#### [阅读节选]
┄┄┄┄┄┄

根据修订的 Hercep Test 评分系统进行评分：无着色/少于10%肿瘤细胞有着色(0/阴性)；>10%的肿瘤细胞呈现微弱、不完整着色(1+/阴性)；>10%的肿瘤细胞呈现弱至中度完整/基底侧着色(2+/阳性)；>10%的肿瘤细胞呈现强的、完整/基底侧着色(3+/阳性)。IHC 判读的辅助方法(放大倍数规则)：裸眼或低倍镜下(2.5×/5×)可见强着色为3+；中倍镜下(10×/20×)可见弱/中等强度着色为2+；高倍镜下(20×/40×)着色隐约可见为 1+；高倍镜下(40×)无着色则为阴性。

1.6 统计学分析

2 结果

2.1 结直肠癌细胞中P4HB表达情况

首先检测了7种结直肠癌细胞系HT29、SW620、SW480、LOVO、HCT116、COLO205、DLD-1，与人正常结直肠黏膜细胞FHC中P4HB的转录情况，结果见图1。研究发现，在7种结直肠癌细胞系中，P4HB的转录水平均有不同程度的上调，为1.8～5倍，最高的为SW480细胞系。

┄┄┄┄┄┄

#### [所给材料]
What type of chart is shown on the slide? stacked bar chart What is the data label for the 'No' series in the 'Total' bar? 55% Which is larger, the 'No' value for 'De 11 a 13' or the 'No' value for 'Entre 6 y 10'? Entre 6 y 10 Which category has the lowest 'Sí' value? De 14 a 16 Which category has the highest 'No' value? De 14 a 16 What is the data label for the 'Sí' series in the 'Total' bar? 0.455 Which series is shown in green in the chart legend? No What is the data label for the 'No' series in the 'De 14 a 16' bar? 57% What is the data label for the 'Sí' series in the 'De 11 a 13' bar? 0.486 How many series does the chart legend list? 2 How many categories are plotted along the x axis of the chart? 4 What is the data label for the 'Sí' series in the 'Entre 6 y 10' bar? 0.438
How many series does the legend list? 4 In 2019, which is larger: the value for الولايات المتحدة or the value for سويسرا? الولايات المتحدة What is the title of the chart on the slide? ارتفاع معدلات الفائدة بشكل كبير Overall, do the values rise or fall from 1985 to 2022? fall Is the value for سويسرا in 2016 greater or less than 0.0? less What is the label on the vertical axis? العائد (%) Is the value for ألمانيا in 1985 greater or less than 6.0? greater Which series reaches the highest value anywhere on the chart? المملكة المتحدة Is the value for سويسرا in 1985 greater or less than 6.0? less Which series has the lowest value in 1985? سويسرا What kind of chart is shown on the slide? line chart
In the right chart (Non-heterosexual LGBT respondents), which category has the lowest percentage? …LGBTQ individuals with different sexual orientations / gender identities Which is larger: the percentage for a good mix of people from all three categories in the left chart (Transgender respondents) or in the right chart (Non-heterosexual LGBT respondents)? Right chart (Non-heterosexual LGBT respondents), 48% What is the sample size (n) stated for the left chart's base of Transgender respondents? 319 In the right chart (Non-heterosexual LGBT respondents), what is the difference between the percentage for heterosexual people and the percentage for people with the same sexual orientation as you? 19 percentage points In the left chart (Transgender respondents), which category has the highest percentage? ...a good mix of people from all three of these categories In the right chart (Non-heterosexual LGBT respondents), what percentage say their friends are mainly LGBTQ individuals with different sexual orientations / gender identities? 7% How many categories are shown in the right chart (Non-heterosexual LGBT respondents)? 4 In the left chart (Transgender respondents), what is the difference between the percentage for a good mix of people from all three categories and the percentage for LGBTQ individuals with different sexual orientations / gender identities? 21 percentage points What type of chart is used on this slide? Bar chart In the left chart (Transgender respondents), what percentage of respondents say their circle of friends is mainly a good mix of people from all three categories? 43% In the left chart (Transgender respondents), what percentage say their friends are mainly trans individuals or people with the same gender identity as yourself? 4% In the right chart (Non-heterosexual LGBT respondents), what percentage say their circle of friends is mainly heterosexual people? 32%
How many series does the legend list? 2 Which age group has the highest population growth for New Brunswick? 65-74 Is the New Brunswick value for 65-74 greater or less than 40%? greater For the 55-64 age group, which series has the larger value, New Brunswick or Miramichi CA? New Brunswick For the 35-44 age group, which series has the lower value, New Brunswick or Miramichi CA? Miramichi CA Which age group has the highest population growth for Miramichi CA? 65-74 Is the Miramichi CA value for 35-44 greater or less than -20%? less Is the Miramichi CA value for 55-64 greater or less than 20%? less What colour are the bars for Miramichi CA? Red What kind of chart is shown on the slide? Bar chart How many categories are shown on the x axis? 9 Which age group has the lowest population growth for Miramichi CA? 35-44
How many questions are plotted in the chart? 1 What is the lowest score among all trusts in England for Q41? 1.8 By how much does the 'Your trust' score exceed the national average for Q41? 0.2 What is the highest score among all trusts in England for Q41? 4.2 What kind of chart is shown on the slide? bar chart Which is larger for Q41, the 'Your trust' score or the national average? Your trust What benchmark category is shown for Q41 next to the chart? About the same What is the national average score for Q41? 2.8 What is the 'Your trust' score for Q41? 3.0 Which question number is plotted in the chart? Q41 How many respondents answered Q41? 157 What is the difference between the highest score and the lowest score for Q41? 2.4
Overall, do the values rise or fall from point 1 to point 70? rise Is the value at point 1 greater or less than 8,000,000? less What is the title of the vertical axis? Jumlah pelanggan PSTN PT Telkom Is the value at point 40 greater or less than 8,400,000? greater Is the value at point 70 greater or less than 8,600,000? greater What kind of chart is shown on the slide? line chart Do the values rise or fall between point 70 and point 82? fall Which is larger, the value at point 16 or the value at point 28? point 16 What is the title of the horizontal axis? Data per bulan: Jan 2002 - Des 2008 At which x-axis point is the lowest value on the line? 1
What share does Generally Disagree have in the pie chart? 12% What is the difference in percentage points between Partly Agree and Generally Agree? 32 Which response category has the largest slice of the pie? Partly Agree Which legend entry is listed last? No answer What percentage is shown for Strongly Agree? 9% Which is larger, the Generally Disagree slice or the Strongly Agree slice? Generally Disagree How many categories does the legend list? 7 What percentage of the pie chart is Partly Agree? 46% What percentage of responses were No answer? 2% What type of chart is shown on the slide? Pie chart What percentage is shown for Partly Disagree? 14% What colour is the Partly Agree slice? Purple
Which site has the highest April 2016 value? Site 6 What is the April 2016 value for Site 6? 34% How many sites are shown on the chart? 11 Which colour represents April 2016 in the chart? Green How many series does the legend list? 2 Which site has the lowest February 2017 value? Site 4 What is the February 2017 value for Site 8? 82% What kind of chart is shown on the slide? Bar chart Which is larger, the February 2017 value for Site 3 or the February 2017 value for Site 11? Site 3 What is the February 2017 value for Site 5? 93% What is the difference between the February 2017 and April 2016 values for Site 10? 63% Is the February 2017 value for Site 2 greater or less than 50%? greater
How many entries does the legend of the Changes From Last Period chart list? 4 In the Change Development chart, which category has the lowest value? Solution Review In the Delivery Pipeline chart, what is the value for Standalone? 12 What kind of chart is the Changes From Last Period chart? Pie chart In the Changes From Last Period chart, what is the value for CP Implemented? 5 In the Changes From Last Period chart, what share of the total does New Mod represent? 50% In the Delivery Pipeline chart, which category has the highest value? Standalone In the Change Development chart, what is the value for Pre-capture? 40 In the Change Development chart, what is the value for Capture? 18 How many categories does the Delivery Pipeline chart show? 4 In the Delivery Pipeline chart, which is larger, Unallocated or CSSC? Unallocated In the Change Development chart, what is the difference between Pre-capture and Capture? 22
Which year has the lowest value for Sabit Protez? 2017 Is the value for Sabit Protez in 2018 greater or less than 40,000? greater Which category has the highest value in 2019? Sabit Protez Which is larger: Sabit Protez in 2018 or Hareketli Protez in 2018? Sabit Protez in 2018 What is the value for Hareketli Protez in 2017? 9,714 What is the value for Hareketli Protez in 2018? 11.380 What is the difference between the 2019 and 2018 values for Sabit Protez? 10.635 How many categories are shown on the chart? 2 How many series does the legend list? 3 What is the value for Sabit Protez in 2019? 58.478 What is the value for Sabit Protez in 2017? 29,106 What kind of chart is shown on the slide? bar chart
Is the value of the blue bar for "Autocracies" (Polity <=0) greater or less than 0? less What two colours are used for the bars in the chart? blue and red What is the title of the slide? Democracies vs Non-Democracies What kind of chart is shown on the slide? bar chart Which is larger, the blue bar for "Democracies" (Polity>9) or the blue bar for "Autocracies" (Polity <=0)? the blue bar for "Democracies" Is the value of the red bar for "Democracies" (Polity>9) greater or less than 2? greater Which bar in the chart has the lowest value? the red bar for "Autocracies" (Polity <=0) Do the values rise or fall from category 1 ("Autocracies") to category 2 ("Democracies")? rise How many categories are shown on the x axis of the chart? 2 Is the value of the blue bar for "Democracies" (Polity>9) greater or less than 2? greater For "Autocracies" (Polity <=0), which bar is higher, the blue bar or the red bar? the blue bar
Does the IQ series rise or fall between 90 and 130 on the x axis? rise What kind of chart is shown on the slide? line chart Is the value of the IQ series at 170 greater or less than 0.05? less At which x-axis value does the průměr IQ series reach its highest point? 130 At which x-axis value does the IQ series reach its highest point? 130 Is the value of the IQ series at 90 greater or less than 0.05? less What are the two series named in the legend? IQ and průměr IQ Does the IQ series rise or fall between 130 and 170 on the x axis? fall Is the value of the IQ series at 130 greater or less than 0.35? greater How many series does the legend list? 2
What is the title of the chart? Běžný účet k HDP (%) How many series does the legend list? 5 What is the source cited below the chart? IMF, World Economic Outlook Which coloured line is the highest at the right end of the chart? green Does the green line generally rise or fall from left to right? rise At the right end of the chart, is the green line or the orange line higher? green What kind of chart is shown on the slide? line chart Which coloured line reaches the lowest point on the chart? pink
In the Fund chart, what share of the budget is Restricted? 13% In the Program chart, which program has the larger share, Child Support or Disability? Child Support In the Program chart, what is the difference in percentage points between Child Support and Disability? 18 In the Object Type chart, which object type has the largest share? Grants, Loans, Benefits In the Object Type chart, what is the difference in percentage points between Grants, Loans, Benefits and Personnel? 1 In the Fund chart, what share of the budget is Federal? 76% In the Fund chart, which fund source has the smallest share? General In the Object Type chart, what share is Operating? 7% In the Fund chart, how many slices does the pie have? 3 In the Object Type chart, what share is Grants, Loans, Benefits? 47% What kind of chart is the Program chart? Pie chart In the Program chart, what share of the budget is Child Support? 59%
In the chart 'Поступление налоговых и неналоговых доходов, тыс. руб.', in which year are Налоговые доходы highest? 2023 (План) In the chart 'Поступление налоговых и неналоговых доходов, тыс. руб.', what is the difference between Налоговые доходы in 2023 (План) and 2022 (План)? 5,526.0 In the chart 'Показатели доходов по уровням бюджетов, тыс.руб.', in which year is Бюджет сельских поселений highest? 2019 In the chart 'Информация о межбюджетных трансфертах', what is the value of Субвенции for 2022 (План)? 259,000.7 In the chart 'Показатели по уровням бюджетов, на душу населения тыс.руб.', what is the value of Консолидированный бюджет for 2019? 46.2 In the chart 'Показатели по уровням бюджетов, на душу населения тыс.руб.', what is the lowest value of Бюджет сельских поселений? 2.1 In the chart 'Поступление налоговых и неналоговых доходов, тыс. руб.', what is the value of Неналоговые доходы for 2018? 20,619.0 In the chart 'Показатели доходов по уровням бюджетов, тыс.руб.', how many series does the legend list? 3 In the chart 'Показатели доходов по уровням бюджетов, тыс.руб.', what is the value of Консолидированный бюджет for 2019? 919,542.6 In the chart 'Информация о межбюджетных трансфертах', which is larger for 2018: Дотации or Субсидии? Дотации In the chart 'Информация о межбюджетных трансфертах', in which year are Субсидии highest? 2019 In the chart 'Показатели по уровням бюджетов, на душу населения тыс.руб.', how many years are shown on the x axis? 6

┄┄┄┄┄┄

#### [待完成任务]
1. 在这段关于结直肠癌P4HB表达的节选中，7种结直肠癌细胞系里P4HB转录水平最高的是哪一个？
2. 请从最后一句之后续写这段关于结直肠癌P4HB表达的节选。
上述各行与节选内容没有关联。

#### [书面作答]
1. SW480细胞系。

2.
采用Western Blot的方法检测了7种结直肠癌细胞系HT29、SW620、SW480、LOVO、HCT116、COLO205、DLD-1与人正常结直肠黏膜细胞FHC中P4HB的表达情况，见图2A。研究发现，P4HB在结直肠癌细胞系中均有高表达，而在FHC这一正常细胞系中表达较低。经过灰度扫描比对(图2B)，可以直观地看到P4HB在不同的结直肠癌细胞系中的表达量约为正常细胞的2～5倍，最高的为SW480细胞，可达4.9倍。Western Blot的结果与qPCR的结果符合的较好，说明在结直肠癌细胞系中P4HB表达上调。

2.2 结直肠癌组织中P4HB表达情况

根据2.1中研究可推断P4HB在结直肠癌患者中可能也有高表达的情况，为了验证这一猜测，本研究检验了2017年至2018年6月收治的42例结直肠癌患者肿瘤组织样本及其癌旁组织样本，进行qPCR检测，见图3。此处将相对表达倍数>1.4倍的样本认为P4HB高表达。可见结直肠癌患者的癌症组织中P4HB高表达，差异有统计学意义(P<0.001)。42例癌旁组织中，检测结果并未发现高表达；42例患者肿瘤组织中，高表达的样本有28例，不满足高表达条件的肿瘤样本有14例，最高相对表达量为对照癌旁组织的10倍左右。

采用Western Blot的方法检测了6例结直肠癌患者的新鲜肿瘤组织与2例癌旁组织中P4HB的表达情况，见图4A。研究发现，P4HB在结直肠癌患者的肿瘤组织中均有高表达，而在癌旁组织中表达较低。经过灰度扫描比对(图4B)，可以直观地看到P4HB在结直肠癌患者的新鲜肿瘤组织的表达量约为癌旁组织的2倍。Western Blot的结果与qPCR的结果符合的较好，说明在结直肠癌肿瘤组织中P4HB表达上调。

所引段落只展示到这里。